Speaker: Loïc Merel
Date: October 12, 2023
Affiliation: Institut de Mathematiques de Jussieu, Paris, France

Abstract: Let $N$ be a prime number $>3$. Mazur has defined, from the theory of modular forms, a unit $u$ in $Z/N$. This unit turned out to be, up to a 6th root of unity, $\prod_{k=1}^{(N-1)/2}k^k$. In this talk we will describe how the unit is connected to various objects in number theory.
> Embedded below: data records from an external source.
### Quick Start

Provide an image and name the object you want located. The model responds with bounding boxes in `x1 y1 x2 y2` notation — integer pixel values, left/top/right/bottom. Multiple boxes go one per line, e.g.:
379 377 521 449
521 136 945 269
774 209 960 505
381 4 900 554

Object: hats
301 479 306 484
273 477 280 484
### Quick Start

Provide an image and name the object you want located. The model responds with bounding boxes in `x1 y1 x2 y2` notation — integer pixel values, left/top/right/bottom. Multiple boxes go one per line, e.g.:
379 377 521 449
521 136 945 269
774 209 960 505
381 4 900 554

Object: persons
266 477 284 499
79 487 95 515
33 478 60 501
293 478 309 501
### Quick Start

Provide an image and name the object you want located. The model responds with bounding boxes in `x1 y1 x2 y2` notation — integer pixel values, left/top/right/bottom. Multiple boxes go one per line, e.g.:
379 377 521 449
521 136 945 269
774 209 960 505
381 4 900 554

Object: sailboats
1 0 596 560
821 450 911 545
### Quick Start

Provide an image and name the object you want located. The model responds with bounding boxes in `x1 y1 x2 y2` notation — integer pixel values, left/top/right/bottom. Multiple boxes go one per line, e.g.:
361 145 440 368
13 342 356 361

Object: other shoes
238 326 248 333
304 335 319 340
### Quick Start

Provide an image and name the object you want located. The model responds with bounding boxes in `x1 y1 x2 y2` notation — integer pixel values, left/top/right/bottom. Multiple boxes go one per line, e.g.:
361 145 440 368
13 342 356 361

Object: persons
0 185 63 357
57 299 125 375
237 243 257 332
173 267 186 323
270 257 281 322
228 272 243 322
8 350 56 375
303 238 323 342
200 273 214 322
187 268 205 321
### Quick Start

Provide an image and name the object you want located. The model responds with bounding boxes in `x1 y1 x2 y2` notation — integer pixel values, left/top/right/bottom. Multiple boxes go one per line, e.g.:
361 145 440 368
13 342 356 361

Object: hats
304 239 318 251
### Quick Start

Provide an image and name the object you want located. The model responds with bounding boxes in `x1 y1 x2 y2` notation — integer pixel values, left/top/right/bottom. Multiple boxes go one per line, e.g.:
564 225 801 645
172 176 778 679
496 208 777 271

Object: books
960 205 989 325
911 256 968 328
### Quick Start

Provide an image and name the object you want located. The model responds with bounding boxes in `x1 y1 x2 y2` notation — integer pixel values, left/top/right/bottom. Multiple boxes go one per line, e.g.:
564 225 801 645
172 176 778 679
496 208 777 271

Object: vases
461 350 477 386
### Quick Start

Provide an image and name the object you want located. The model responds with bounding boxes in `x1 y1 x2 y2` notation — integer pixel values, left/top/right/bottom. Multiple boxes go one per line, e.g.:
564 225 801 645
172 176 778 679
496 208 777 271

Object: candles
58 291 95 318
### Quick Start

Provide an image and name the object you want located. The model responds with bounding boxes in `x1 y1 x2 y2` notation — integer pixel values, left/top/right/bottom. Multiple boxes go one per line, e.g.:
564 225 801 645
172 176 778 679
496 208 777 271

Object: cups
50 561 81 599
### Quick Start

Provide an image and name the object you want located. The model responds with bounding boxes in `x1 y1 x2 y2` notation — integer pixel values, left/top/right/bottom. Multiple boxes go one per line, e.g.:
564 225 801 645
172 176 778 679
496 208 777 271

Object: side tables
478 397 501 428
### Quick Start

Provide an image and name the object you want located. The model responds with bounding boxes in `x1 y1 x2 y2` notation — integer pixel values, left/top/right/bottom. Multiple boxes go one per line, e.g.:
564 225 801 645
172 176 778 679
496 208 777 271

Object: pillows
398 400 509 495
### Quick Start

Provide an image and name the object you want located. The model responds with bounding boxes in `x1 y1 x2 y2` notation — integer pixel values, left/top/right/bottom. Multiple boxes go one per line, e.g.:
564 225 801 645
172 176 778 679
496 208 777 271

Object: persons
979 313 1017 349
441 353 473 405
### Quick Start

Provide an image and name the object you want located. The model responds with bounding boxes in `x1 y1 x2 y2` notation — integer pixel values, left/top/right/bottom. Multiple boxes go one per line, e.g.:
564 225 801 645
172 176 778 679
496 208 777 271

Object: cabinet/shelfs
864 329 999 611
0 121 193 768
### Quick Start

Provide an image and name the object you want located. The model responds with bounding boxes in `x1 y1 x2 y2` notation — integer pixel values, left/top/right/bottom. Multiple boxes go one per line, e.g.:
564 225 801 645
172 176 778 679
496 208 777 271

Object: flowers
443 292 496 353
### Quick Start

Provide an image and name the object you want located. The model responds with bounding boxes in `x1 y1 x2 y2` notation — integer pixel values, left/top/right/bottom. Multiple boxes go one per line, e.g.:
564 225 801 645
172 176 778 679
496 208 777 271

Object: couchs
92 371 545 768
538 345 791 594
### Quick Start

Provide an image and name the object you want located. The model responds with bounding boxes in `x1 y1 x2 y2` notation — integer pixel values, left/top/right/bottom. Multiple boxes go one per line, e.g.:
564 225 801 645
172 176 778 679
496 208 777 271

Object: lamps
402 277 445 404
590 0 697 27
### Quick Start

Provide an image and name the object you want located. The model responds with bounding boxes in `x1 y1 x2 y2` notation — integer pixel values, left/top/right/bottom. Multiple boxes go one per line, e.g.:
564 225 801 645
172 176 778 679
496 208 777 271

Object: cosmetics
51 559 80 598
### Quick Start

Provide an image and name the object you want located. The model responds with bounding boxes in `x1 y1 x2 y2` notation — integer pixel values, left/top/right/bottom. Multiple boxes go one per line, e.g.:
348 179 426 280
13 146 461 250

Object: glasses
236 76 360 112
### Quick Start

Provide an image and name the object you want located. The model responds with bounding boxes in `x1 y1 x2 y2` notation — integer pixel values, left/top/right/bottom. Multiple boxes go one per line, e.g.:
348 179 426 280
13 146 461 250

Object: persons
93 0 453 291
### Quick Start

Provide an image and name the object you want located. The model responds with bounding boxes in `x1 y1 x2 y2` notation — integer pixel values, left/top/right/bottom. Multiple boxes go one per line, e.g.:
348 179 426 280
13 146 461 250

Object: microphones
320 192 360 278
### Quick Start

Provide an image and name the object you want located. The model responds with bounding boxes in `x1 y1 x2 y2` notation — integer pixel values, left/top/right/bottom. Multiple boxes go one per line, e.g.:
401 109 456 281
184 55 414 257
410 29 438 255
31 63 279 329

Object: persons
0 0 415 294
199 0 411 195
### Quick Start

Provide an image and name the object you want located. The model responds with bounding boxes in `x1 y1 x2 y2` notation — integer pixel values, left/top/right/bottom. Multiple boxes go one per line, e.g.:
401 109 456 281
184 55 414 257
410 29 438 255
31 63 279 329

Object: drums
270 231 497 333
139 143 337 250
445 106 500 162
For instance: `The unit $u$ can be understood as a derivative of the zeta function at $-1$, (despite living in a finite field)'. Lecouturier has shown that this unit is the discriminant of the Hasse polynomial: $\sum_{i=0}^{(N-1)/2}a_i X^i$ modulo $N$, where $a_i$ is the square of the $i$-th binomial coefficient in degree $N$. `Calegari and Emerton have related $u$ to the class group of the quadratic field $Q(\sqrt{-N})$. For every prime number $p$ dividing $N-1$, it is important to determine when $u$ is a $p$-th power in $(Z/N)^*$. If time allows, I will describe the connections to modular forms and Galois representations, and the general theory that Lecouturier has developed from this unit. For instance, when $u$ is not a $p$th power, a certain Hecke algebra acting on modular forms is of rank 1 over the ring of $p$-adic integers $Z_p$ (the original motivation of Mazur). The unit plays an important role in the developments around the conjecture of Harris and Venkatesh.